La pandemia mette in crisi il lavoro: «Si perdono dodici posti al giorno»

Giovedì 5 Novembre 2020
La pandemia mette in crisi il lavoro: «Si perdono dodici posti al giorno»

BELLUNO Immaginate una platea con migliaia di spettatori.

Ogni giorno 12 persone scompaiono e altrettante poltrone rimangono vuote. Immaginate che accada in modo costante per due anni. Alla fine di questo periodo mancherebbero all'appello 8.571 spettatori. È lo scenario peggiore, ma anche il più probabile, emerso dall'ultimo rapporto Cerved Pmi che fotografa l'evoluzione delle piccole e medie imprese nel 2019 e nella prima parte del 2020, con proiezioni sugli effetti dell'emergenza sanitaria relative a tutte le imprese italiane.


I DATI

Il numero 8.751 si riferisce ai lavoratori bellunesi che rischiano di perdere il lavoro entro il 2021. Lo studio ha preso in considerazione due prospettive diverse che partono, ovviamente, da punti di vista differenti. Da una parte c'è lo scenario base che si sviluppa dall'idea di una ripresa graduale dell'economia. È la versione ottimista. Dall'altra c'è lo scenario denominato worst (peggiore in italiano) che immagina, invece, nuovi lockdown e nuove restrizioni. In provincia di Belluno le piccole e medie imprese possono contare su 70mila lavoratori. Tra il 2020 e il 2021, secondo lo scenario base, si perderanno all'incirca 6.526 posti di lavoro. È il 9,3% del totale. Già questo primo dato urla a gran voce le enormi criticità che, nella migliore delle ipotesi, dovranno affrontare le imprese bellunesi a causa del covid-19. Nello scenario peggiore, invece, il rischio è che rimangano senza lavoro 8.571 persone, cioè il 12,2% degli attualmente occupati.

Materiale estratto>
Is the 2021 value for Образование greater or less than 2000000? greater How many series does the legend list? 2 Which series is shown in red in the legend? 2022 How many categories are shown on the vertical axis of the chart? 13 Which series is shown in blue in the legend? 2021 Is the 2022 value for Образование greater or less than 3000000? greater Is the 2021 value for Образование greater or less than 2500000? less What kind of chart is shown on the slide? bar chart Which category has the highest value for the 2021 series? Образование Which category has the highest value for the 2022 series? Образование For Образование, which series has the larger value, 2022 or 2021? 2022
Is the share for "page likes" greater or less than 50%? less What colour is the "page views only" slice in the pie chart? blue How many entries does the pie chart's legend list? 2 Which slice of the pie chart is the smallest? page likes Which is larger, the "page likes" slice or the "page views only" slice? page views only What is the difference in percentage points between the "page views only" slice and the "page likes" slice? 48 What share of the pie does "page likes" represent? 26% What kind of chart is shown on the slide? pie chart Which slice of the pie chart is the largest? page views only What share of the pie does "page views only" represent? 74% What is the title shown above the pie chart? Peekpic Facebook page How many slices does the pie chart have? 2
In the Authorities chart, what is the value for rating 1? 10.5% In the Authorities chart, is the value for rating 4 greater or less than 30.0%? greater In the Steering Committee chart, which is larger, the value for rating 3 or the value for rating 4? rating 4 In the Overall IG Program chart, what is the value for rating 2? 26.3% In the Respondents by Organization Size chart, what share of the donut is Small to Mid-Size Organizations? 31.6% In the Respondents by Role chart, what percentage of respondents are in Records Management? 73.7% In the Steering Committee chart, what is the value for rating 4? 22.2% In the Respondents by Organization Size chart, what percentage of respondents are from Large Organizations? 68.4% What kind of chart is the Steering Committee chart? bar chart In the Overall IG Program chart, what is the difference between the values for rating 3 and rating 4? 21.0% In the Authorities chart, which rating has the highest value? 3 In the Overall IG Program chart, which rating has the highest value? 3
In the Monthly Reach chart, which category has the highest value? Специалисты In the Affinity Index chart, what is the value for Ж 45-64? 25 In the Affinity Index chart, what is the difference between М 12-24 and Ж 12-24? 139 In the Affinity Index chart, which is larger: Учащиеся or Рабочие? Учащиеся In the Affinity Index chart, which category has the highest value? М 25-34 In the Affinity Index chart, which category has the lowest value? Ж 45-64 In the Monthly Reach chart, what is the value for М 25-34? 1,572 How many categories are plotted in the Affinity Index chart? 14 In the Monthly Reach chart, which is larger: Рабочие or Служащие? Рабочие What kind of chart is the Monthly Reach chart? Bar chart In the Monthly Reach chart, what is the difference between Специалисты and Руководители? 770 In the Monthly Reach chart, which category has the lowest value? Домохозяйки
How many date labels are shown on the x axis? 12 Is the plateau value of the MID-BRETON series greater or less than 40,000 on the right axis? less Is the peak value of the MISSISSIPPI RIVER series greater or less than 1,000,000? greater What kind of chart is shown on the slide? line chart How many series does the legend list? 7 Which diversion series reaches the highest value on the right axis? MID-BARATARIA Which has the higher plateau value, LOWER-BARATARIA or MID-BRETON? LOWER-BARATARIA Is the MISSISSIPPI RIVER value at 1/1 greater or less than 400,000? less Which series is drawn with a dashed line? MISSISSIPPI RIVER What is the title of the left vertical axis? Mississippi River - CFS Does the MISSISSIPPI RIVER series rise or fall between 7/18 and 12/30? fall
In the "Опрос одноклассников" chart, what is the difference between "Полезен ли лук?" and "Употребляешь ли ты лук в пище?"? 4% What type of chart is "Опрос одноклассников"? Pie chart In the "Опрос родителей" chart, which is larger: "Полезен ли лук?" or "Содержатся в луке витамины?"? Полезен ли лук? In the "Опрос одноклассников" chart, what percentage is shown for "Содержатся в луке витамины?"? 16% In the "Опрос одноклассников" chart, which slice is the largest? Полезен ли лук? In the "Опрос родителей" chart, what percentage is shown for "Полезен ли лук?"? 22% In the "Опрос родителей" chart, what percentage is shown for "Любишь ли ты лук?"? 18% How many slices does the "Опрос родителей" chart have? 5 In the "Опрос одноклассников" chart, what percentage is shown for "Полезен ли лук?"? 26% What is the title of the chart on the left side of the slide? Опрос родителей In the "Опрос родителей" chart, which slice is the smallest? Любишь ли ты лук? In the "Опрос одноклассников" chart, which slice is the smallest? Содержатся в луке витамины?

Dettagli dell'esercizio> Prosegui l'articolo sulla crisi del lavoro nel Bellunese, riprendendo subito dopo l'ultima frase riportata. Il materiale non ha alcun ruolo in questo lavoro.

La tua risposta>
LA COMPARAZIONE

Il dato bellunese è tra i peggiori del Veneto. Lo supera, di un punto percentuale, solo quello veneziano. Rimangono delle proiezioni, in entrambi i casi negative. Qual è, però, la più veritiera? Coloro che hanno compilato il rapporto non hanno dubbi. «Per come stanno andando le cose spiegano lo scenario peggiore si sta rivelando il più probabile. Nuovi lockdown, nuove chiusure. È sicuramente questo che avevamo in mente con lo scenario worst». A livello nazionale i dati non migliorano affatto. Finora gli impatti della pandemia sono stati mitigati dai provvedimenti di emergenza, come l'estensione della cassa integrazione e gli interventi sulle garanzie pubbliche. Ma cosa accadrà quando cassa integrazione, blocco dei licenziamenti e garanzie sui prestiti saranno interrotte e non sostituite da altre eventuali politiche di sostegno straordinarie? Una simulazione condotta su tutte le aziende iscritte al Registro delle Imprese (che occupano 16,7 milioni di addetti) e basata sull'impianto del covid-assessment indica che potrebbero andare persi 1,4 milioni di posti di lavoro (l'8,3% degli occupati a fine 2019) tra uscita dal mercato delle società più fragili e ridimensionamento dovuto al ridotto giro d'affari. La cifra salirebbe a 1,9 milioni (-11,7%) nel caso di nuovi lockdown. Il tasso di occupazione si ridurrebbe dal 44,9% al 42,5% nello scenario base, scendendo fino 41,4% qualora si verificassero nuove chiusure. Insomma: una catastrofe.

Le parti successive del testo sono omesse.